Text for analysis:
HelioVolt Corporation
- Company type: Private
- Industry: Photovoltaics
- Founded: 2001
- Founder: Dr. B.J. Stanbery
- Defunct: 2014
- Headquarters: Austin, Texas, United States
- Key people: Dr. B.J. Stanbery Steve Darnell John Prater Dr. Peter Hersh Dr. Bao Sang
- Products: CIGS solar cells
- Website: www.heliovolt.net

= HelioVolt =

Former solar energy company

HelioVolt Corporation was a privately held solar energy company based in Austin, Texas that suspended operations in 2014. The company manufactured photovoltaic (PV) solar modules using a thin film semiconductor process based on copper indium gallium selenide (CIGS) to produce CIGS solar cells. HelioVolt manufactured these thin film modules for commercial rooftop, utility-scale ground mount, residential, building-integrated photovoltaics (BIPV) and custom installations. The company raised over $230 million in investments, including over $80 million by SK Group.

==History==
HelioVolt Corporation was founded in 2001 to develop and commercialize its FASST® process for applying CIGS thin-film photovoltaics directly onto conventional construction materials. The company’s FASST® process, based on semiconductor printing, was conceived by HelioVolt founder Dr. Billy J. Stanbery, an expert in the materials science of CIGS and related compound semiconductors. FASST® is a patented manufacturing process for CIGS synthesis.

HelioVolt produced thin film solar PV modules for commercial rooftop, utility-scale ground mount, residential, BIPV and custom installations. HelioVolt suspended operations in 2014 and the contents of the Austin facility were auctioned in January 2015.

==Investments==
Large-scale investment in HelioVolt began with $8 million in Series A funding from New Enterprise Associates in 2005. A further $77 million was added in a Series B funding round co-led by Paladin Capital Group and the Masdar Clean Tech Fund in August 2007.
The Series B funding round was closed for a total of $101 million in October 2007 with investments from Sequel Venture Partners, Noventi, and Passport Capital. The latest investment will fund factory expansion preparation activities.

==Technology==

HelioVolt developed a new way to manufacture thin-film CIGS semiconductor coatings for solar panels, based on research into the fundamental device physics of the CIGS semiconductor material.
However, this solar thin-film processing method was flawed and failed to scale economically, leading to the company's demise in 2014. The contents of the Austin facility were auctioned in January 2015.
Conventional semiconductor processing requires a vacuum process to deposit the semiconductor film on the substrate. The need for vacuum chambers makes this a lengthy batch-oriented production process. HelioVolt developed a nanomaterial-based coating that could be sprayed onto a wide variety of substrates without requiring a vacuum. Non-vacuum or atmospheric deposition processes offer a combination of lower costs, process simplicity and reduced manufacturing times. The company's FASST manufacturing process won a Nanotech Briefs "Nano 50" nanotechnology award in 2006. In 2008, HelioVolt and NREL won an R&D 100 Award for their innovative Thin Film Solar Printing Process, as well as the year's coveted R&D Magazine's Editor’s Choice for Most Revolutionary Technology.

HelioVolt produced thin film solar cells that could convert 14% of the sunlight that hit them into electricity, and solar modules with conversion efficiencies of above 12 percent, as certified by NREL.

Given data:
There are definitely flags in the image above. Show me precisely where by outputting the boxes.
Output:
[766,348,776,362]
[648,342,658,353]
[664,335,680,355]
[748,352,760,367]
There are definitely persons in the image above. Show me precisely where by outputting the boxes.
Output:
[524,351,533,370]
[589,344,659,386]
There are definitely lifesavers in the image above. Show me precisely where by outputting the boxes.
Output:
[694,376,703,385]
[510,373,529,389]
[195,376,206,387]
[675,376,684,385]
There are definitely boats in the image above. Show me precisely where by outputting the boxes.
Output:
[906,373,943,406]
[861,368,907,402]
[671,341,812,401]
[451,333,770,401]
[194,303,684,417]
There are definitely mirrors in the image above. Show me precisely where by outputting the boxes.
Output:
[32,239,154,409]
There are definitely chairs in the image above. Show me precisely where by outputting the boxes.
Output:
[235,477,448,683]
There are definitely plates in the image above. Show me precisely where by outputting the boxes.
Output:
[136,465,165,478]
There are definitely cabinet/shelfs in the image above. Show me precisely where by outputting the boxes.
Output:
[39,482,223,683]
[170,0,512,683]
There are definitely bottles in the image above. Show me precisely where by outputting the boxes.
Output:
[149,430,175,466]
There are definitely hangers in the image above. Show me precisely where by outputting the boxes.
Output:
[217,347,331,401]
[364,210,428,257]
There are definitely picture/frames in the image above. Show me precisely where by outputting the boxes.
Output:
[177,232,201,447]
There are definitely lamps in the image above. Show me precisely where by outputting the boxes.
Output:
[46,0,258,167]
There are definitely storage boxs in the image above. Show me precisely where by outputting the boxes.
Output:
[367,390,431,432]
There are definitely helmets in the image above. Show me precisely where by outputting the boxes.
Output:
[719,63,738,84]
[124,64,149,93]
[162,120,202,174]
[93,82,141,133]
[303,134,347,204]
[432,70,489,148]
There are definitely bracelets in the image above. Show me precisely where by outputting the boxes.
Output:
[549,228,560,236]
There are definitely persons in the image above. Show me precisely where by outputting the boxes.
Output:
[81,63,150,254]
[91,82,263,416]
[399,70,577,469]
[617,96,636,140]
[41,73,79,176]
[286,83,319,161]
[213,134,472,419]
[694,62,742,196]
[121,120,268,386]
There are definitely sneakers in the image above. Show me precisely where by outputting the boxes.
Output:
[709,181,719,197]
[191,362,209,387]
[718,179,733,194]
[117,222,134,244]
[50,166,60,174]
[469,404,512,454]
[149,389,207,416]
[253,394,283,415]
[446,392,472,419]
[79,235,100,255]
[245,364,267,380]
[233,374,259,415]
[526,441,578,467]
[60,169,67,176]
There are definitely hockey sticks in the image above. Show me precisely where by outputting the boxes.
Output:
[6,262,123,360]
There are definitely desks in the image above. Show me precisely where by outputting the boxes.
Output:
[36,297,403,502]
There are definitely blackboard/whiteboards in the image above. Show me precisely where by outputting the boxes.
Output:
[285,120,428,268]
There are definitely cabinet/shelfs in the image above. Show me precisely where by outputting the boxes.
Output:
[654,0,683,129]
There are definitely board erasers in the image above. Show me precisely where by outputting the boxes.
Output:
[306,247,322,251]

What you need to do: Decide whether each statement agrees with the HelioVolt text, answering yes or no and quoting the words of the text that settle it: (a) New Enterprise Associates provided HelioVolt's Series A funding. (b) The contents of the Austin facility were auctioned in 2014. (c) HelioVolt's thin film solar cells could convert 14% of the sunlight that hit them into electricity.

Your solution:
(a) Yes: "Large-scale investment in HelioVolt began with $8 million in Series A funding from New Enterprise Associates in 2005."
(b) No: "the contents of the Austin facility were auctioned in January 2015."
(c) Yes: "HelioVolt produced thin film solar cells that could convert 14% of the sunlight that hit them into electricity"